> _Excerpt_:
====================
I recently stumbled on a great article by Paul S. Randal. He summarizes well what can be done to optimize transaction log performance. You can read his full post here.

This post is my follow up on his post. Using examples we'll take closer look at a transaction log and WRITELOG bottleneck. Latter part of the post examines ways to optimize a system suffering from slow transaction log. But first we recap the problem we are trying to solve.

Transaction log bottleneck

Consider an OLTP system that is doing inserts in somewhat constant rate. For some reason or other the system needs to have this new data as soon as its available and therefore staging table and bulk inserts cannot be used. We need to resort to using good old INSERT statement.

Now everything would be just ok, if our transaction log and data files were located on sufficiently fast storage. But even with fast storage there is a limit how many insert operations it can perform. Especially in OLTP systems it is easy to encounter situations where transaction log becomes system's bottleneck.

Test setup

To simulate transaction log bottleneck we can create a database where the log is located on the same physical disk as the data. Performance wise this is a very bad choice, but a simple way to do our testing. Locating transaction log this way is actually default way on new SQL Server setups and is one of the first things to check when system monitoring indicates that there might be a performance problem with the transaction log.
====================
> _Record set_:

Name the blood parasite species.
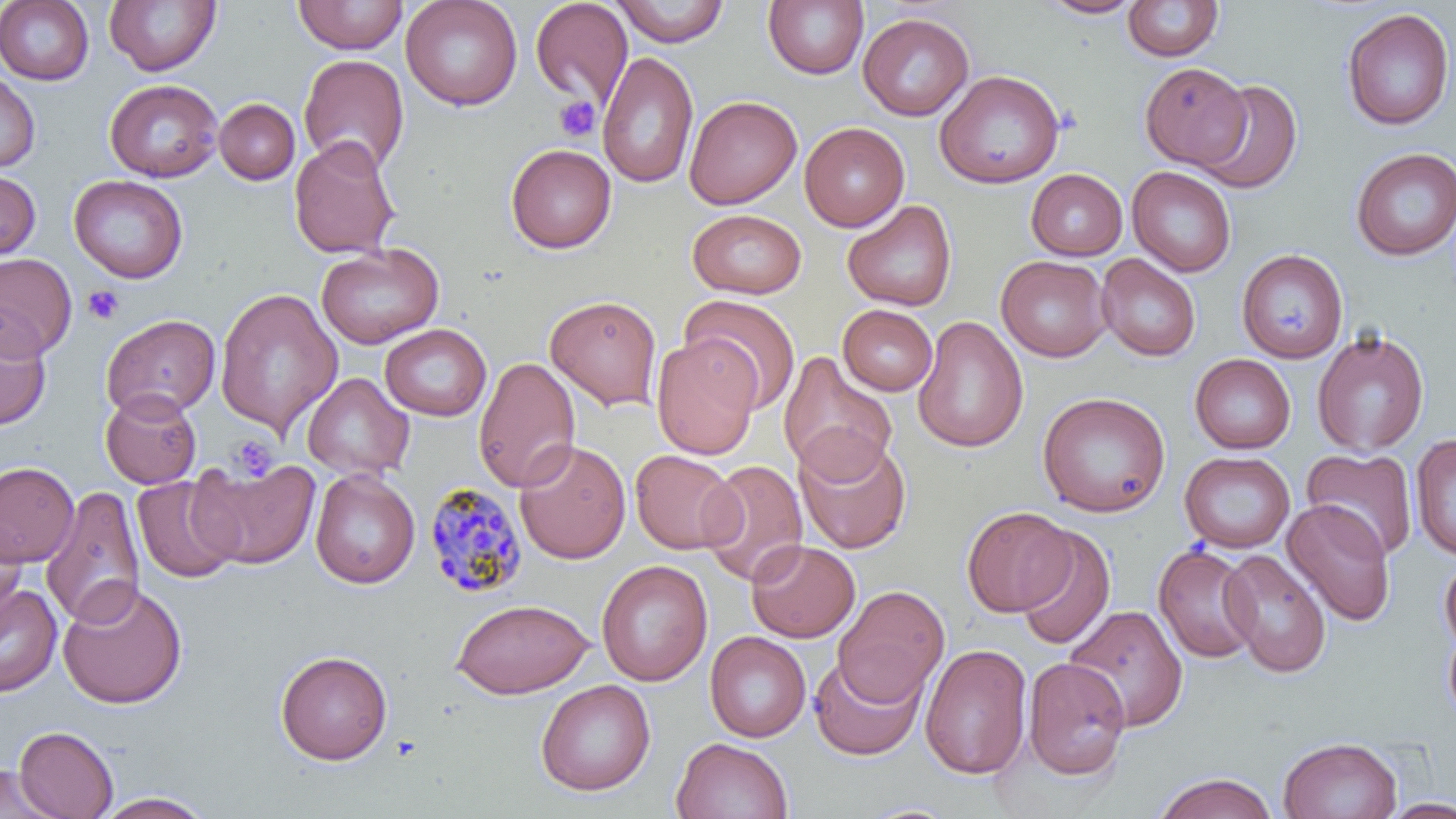
Plasmodium malariae.

Approximate bounding boxes as (x1,y1)-(x2,y2) corner pairs in pixels. Plasmodium malariae-infected red blood cell locations: (423,482)-(530,599). Platelet locations: (554,96)-(601,143), (82,285)-(124,326), (228,434)-(279,481). Uninfected red blood cell locations: (0,0)-(94,85), (292,0)-(409,54), (401,0)-(523,111), (530,0)-(633,108), (611,0)-(730,47), (1035,0)-(1146,19), (104,1)-(222,76), (763,1)-(869,80), (1122,1)-(1222,62), (1340,8)-(1454,131), (858,12)-(974,120), (597,51)-(699,188), (298,54)-(410,174), (1140,62)-(1251,168), (935,69)-(1065,189), (0,70)-(40,172), (104,79)-(222,182), (1196,79)-(1303,194), (684,95)-(802,209), (214,99)-(299,185), (799,123)-(909,231), (288,135)-(401,259), (505,144)-(617,253), (1351,148)-(1456,260), (1127,165)-(1236,277), (0,168)-(40,262), (1026,169)-(1127,260), (69,174)-(187,283), (841,199)-(957,312), (687,209)-(807,299), (316,243)-(443,349), (1236,249)-(1348,363), (0,253)-(77,360), (1096,253)-(1201,362), (996,255)-(1111,362), (215,288)-(341,435), (545,294)-(662,410), (681,295)-(802,412), (837,304)-(938,396), (101,313)-(220,420), (0,315)-(52,431), (912,316)-(1028,454), (380,324)-(492,420), (1312,329)-(1430,456), (651,335)-(761,460), (777,351)-(898,481), (1189,353)-(1296,454), (473,356)-(580,492), (301,372)-(415,482), (101,389)-(202,488), (1036,391)-(1171,518), (793,432)-(911,555), (1410,435)-(1456,560), (514,439)-(631,564), (1302,447)-(1419,561), (630,449)-(742,554), (1180,451)-(1295,553), (189,457)-(321,569), (697,460)-(808,586), (0,461)-(79,567), (310,468)-(420,589), (132,476)-(241,583), (41,486)-(145,629), (1282,499)-(1396,626), (961,506)-(1076,617), (0,515)-(26,624), (1014,525)-(1116,651), (746,539)-(860,643), (1152,543)-(1261,664), (1220,549)-(1332,678), (1439,552)-(1456,656), (596,559)-(713,687), (57,580)-(188,710), (0,583)-(62,697), (833,585)-(950,705), (452,598)-(594,699), (1064,604)-(1188,732), (1441,614)-(1456,730), (705,631)-(811,742), (920,644)-(1032,780), (275,649)-(393,765), (809,653)-(926,760), (1023,657)-(1131,780), (536,679)-(656,796), (14,725)-(118,819), (671,736)-(794,819), (1278,736)-(1402,819), (0,765)-(61,818), (1154,772)-(1277,819), (93,791)-(215,818), (1379,798)-(1456,818). May-Grünwald-Giemsa-stained preparation. 1000x magnification. Light microscopy. Thin blood film. One field of a larger specimen. Image is 1456×819 pixels.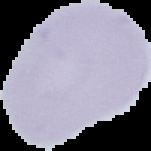

Malaria status: uninfected. From a thin blood film. Cell region segmented out of the field of view; the surrounding area is masked to black. Image is 151×151 pixels.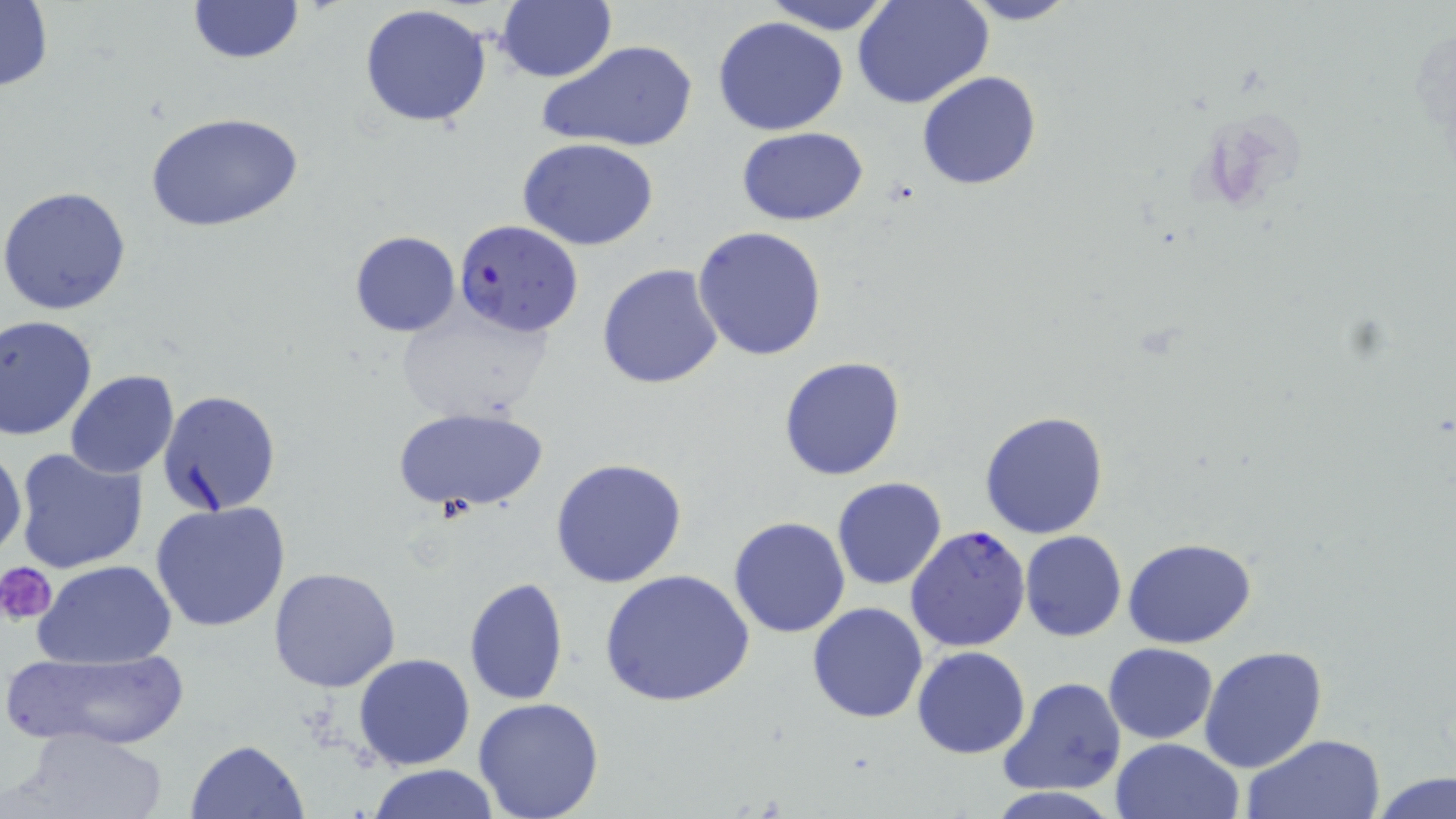

Approximate bounding boxes as [x1, y1, x2, y2] in pixels. Platelet locations: [0, 562, 57, 624]. Uninfected red blood cell locations: [497, 0, 616, 83], [759, 0, 899, 34], [954, 0, 1085, 26], [0, 1, 53, 92], [189, 1, 303, 65], [854, 1, 992, 109], [359, 5, 493, 129], [714, 16, 849, 136], [536, 38, 699, 153], [916, 71, 1042, 191], [144, 111, 304, 234], [736, 127, 872, 226], [517, 138, 662, 252], [0, 187, 132, 315], [692, 226, 828, 362], [350, 229, 460, 335], [596, 263, 726, 389], [392, 300, 554, 421], [0, 315, 98, 441], [778, 355, 907, 482], [65, 371, 179, 477], [157, 390, 282, 518], [391, 405, 551, 515], [979, 410, 1111, 540], [0, 442, 24, 561], [12, 446, 149, 576], [549, 457, 692, 590], [831, 477, 948, 591], [151, 501, 293, 633], [729, 516, 851, 638], [1019, 530, 1127, 642], [1123, 538, 1256, 649], [34, 559, 177, 667], [268, 567, 402, 693], [599, 567, 755, 709], [463, 577, 568, 704], [806, 601, 928, 723], [1104, 642, 1217, 744], [913, 646, 1030, 759], [1199, 646, 1330, 774], [5, 647, 191, 749], [354, 653, 474, 770], [999, 676, 1127, 797], [472, 698, 605, 819], [15, 724, 169, 818], [1242, 732, 1386, 819], [1109, 737, 1244, 819], [187, 739, 309, 818], [366, 765, 500, 819], [1373, 771, 1455, 819]. Plasmodium falciparum-infected red blood cell locations: [454, 218, 583, 337], [905, 526, 1031, 651]. Slide-level diagnosis: Plasmodium falciparum. Image is 1456×819 pixels. 1000x magnification. Optical microscopy. One field of a larger specimen. May-Grünwald-Giemsa-stained preparation. Thin blood film.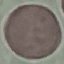

Result: no malaria parasites seen. Cell patch, automatically extracted from a larger field of view and resized to 64 × 64 pixels. Giemsa stain. Thin blood film. Acquired by smartphone through the microscope eyepiece.Report the malaria status of this cell.
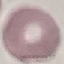

Uninfected.

{
  "image_type": "cell patch, automatically extracted from a larger field of view and resized to 64 × 64 pixels",
  "stain": "Giemsa",
  "capture": "smartphone through the microscope eyepiece",
  "preparation": "thin blood smear"
}Name the cell type shown.
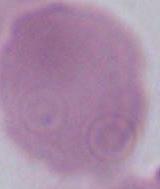
This is an erythrocyte.

Photomicrograph. 1000x magnification.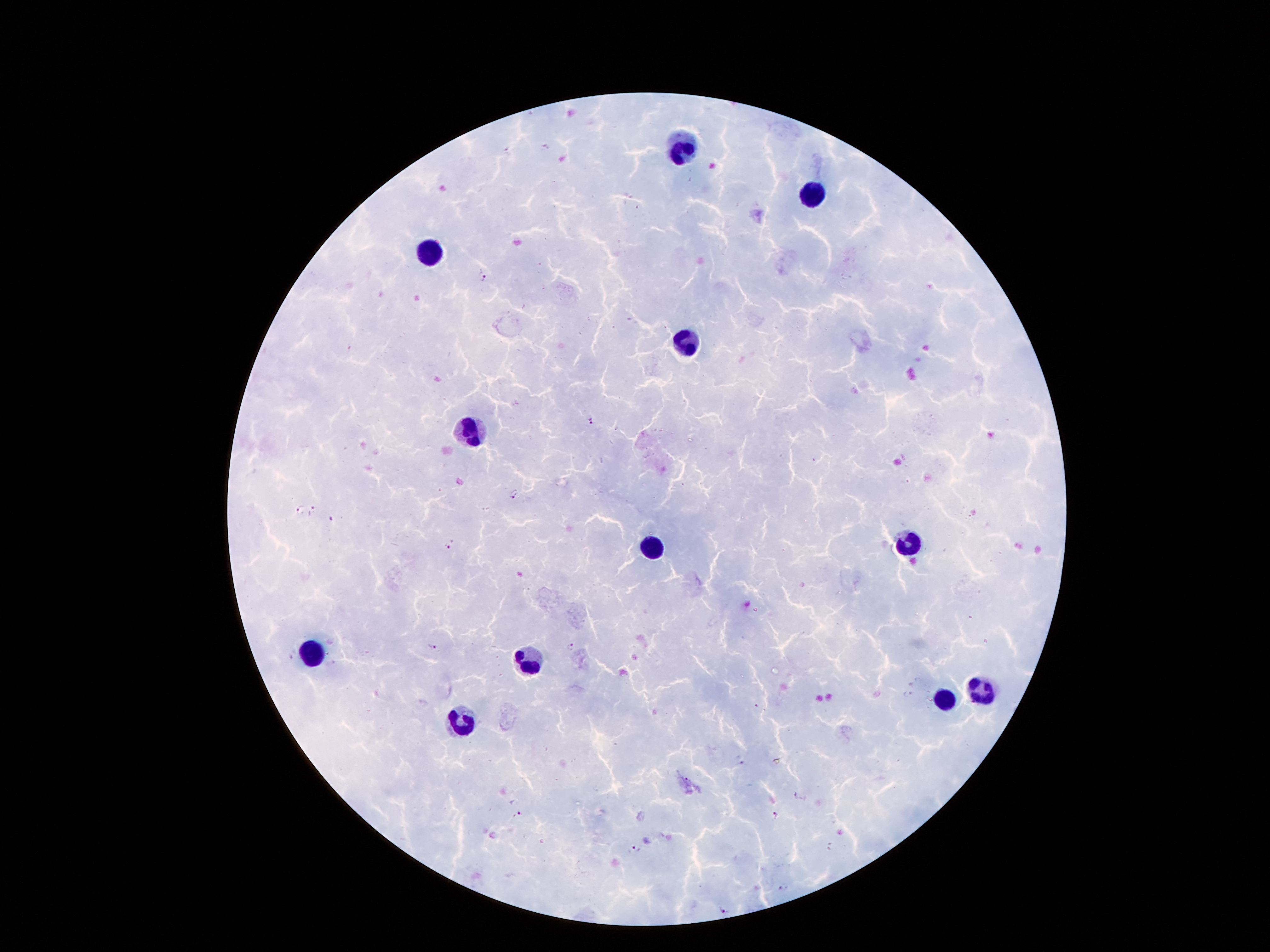

Approximate centers as {x, y} in pixels.
Summary:
  - Leukocyte locations: {682, 149}, {811, 195}, {428, 252}, {687, 344}, {471, 429}, {905, 544}, {652, 545}, {309, 647}, {532, 661}, {981, 690}, {943, 699}, {462, 720}
  - Malaria parasite locations: {482, 278}, {590, 420}, {514, 493}, {299, 510}, {314, 510}, {450, 545}, {433, 646}, {570, 647}, {908, 692}, {757, 705}, {519, 812}, {775, 816}, {634, 850}, {724, 911}
  - Stain: Giemsa
  - Preparation: thick peripheral-blood smear
  - Image size: 1270×952 pixels
  - Magnification: 100x
  - Patient malaria status: positive for Plasmodium falciparum
  - Capture: smartphone through the microscope eyepiece
  - Field of view: one from this slide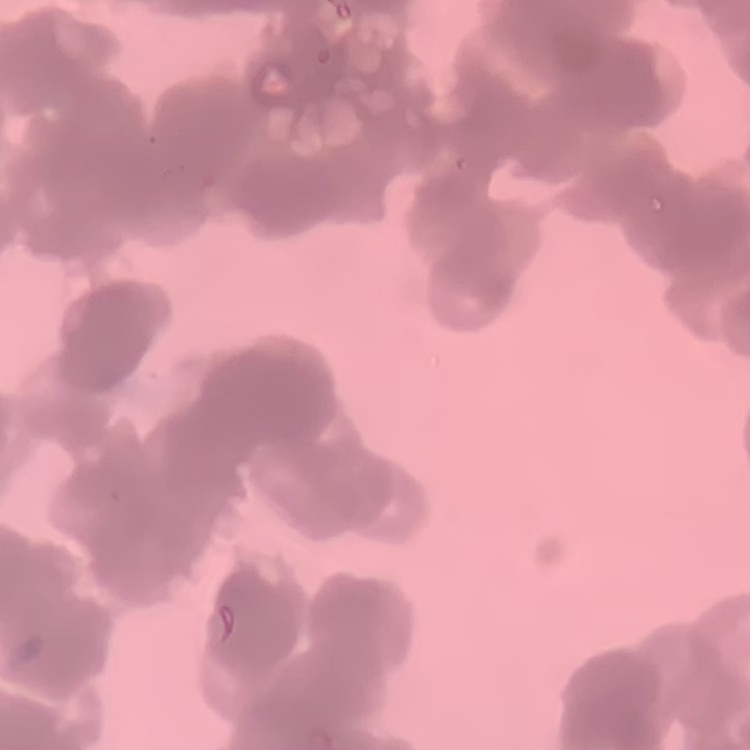

The erythrocytes show rouleaux formation. Stained with either Field's or Giemsa. Thin blood smear. One tile cut from a larger photomicrograph.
====================
> _What to produce_:
Finish out the next part of the transaction log excerpt, picking up after its last sentence. The items have nothing to do with this.

> _Exercise answer_:
Following script will create a test database and one target table for inserts. I have added some non clustered indexes to better reflect the fact that we are simulating an OLTP system. This kind of indexes are often one of the reasons for transaction log issues.

USE master

IF DB_ID('OltpDatabase') IS NOT NULL
    DROP Database OltpDatabase

GO

CREATE DATABASE OltpDatabase

GO

USE OltpDatabase
CREATE TABLE Customer
(
    CustomerId      int IDENTITY,
    LastName        varchar(25) NOT NULL,
    FirstName       varchar(20) NOT NULL,
    Gender          bit NOT NULL,
    DateOfBirth     date NOT NULL,
    StreetAddress   varchar(48) NOT NULL,
    City            varchar(30) NOT NULL,
    PostalCode      varchar(10) NOT NULL,
    CountryCode     char(2) NOT NULL,
    PhoneNumber     varchar(16) NULL,
    Email           varchar(48) NULL
)

GO

CREATE UNIQUE CLUSTERED INDEX PK_Customer ON Customer (CustomerId)

GO

CREATE INDEX IX_Customer_Name ON Customer (LastName, FirstName)

GO

CREATE INDEX IX_Customer_DateOfBirth ON Customer (DateOfBirth)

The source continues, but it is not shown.